A project run by Camden and Islington NHS Trust already sees psychologists target EC1 where a gang loosely known as “Easy Cash” is said to be responsible for drug dealing operations across the country as well as stabbings.
Cllr Comer-Schwartz said: “Seventy-four per cent of our young offenders are non-white, whilst only 67 per cent of the Islington population under 18 is non-white, so there is clearly a disproportionality there.
“The outcome we want is to see a reduction in custody sentences in BAME [black and minority ethnic] young people involved in criminality or to see greater equality with their white counterparts.”
The report also recommended the council set up a scrutiny panel to investigate custodial sentences at Highbury Magistrates’ Court, and suggested organising community events with young people and the police to strengthen relationships in the community.
The Tribune has regularly reported on the school exclusions issue and its link with young people being drawn into crime and violence.
Department for Education figures show there were 1,420 fixed-term exclusions in Islington secondary schools in 2017 and 2018 – the highest in London.
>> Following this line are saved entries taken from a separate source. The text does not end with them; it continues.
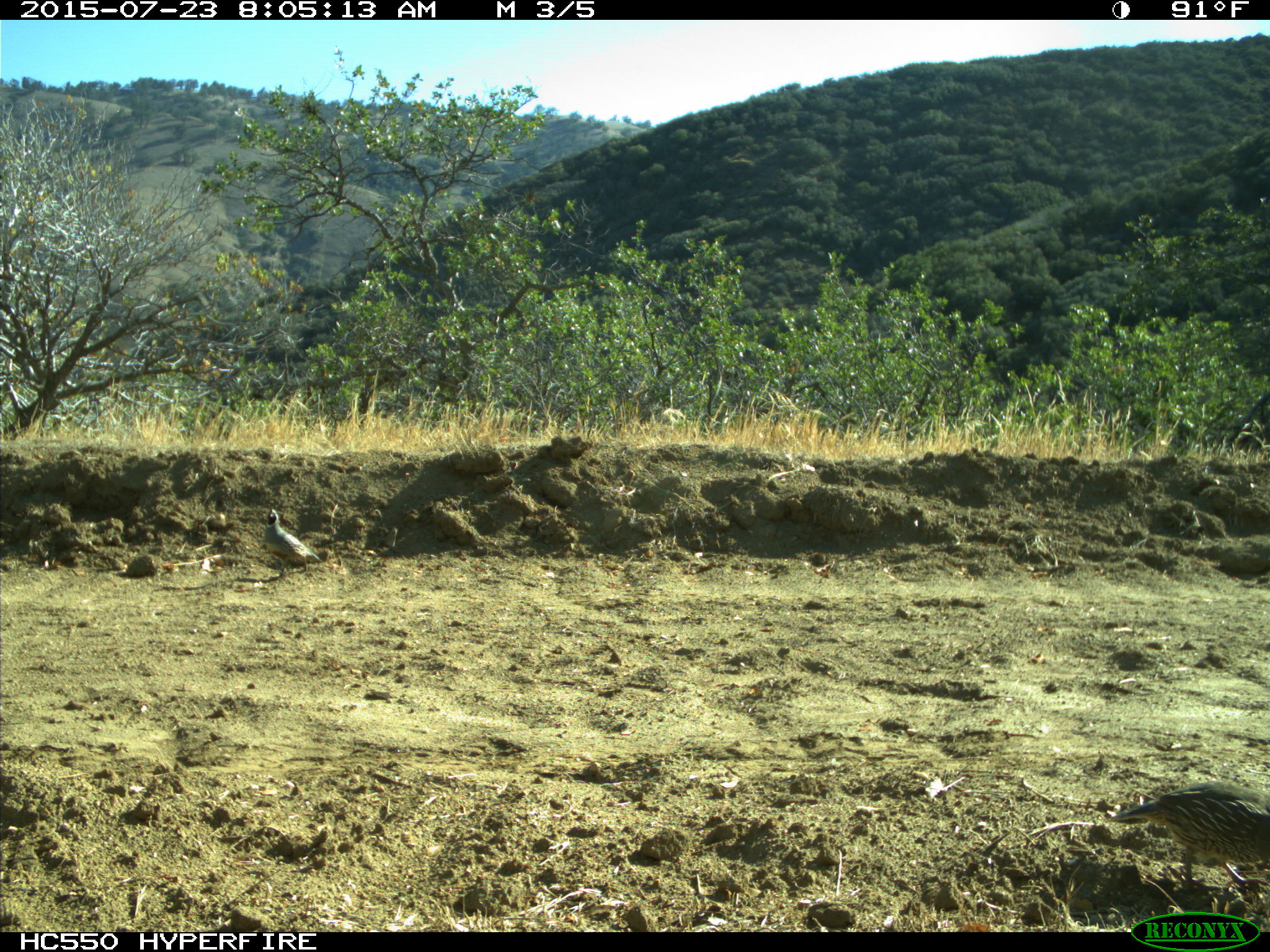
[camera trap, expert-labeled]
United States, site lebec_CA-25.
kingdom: Animalia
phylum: Chordata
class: Aves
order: Galliformes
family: Odontophoridae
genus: Callipepla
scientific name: Callipepla californica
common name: california quail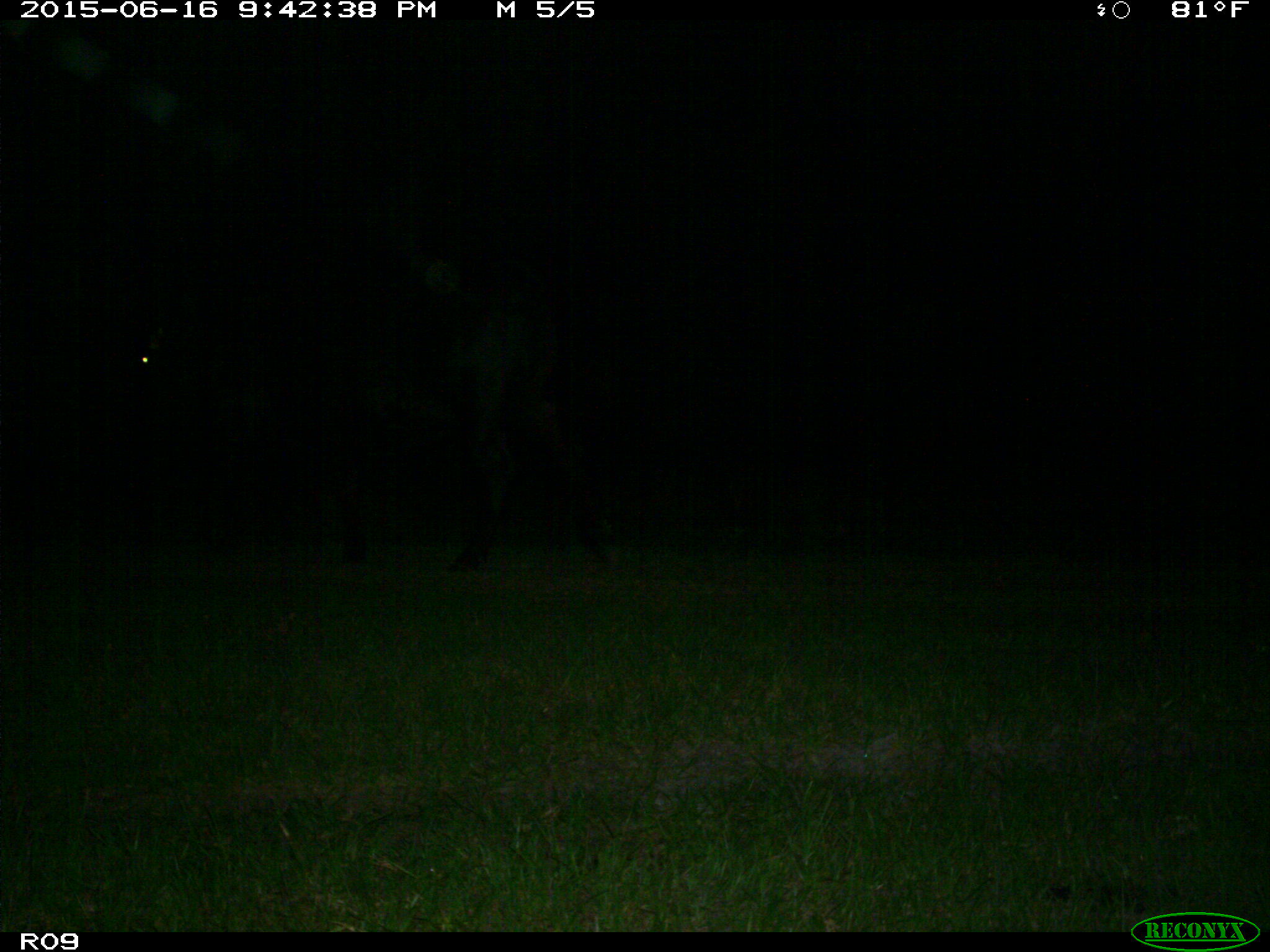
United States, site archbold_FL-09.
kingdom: Animalia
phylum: Chordata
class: Mammalia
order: Artiodactyla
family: Bovidae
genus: Bos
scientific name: Bos taurus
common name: domestic cow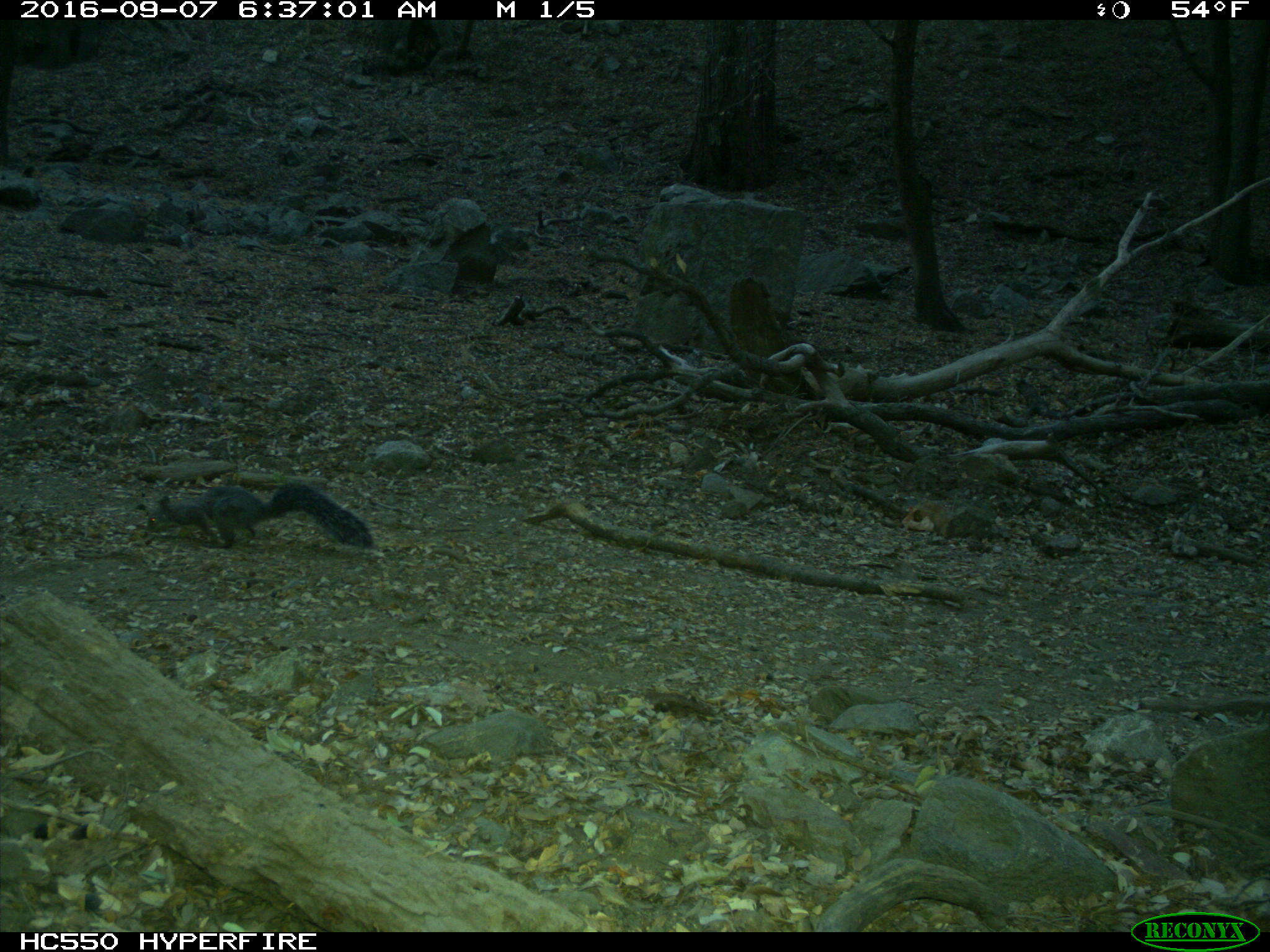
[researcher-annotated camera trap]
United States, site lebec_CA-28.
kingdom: Animalia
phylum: Chordata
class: Mammalia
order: Rodentia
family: Sciuridae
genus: Sciurus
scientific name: Sciurus carolinensis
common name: eastern gray squirrel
From 2017 to 2018 there were 26 permanent exclusions from the borough’s primary and secondary schools.
Around 70 per cent of the excluded students were from a “minority ethnic” background while over half were on free school meals.
Cllr Comer-Schwartz said: “We need to look at why that is and what we need to do as a whole education system to redress that balance.
“We need to look at the recruitment of teachers, headteachers, governors, and ask are they reflecting or experience similar things as the children they teach and how can we improve that.”
The council insist the school exclusion rate has fallen since 2018. From 2018 to 2019 there were 23 permanent exclusions in the borough.
“We are heading in the right direction, we just need to keep pushing,” added Cllr Comer-Schwartz.
“Our role is to support schools but also to challenge those schools, and that’s why this work hopefully will give us the leverage to do that.
“We know that the majority of exclusions happen in secondary school so that’s why it’s really important that we continue to reemphasise the dangers of exclusions and work with all schools to reduce them.”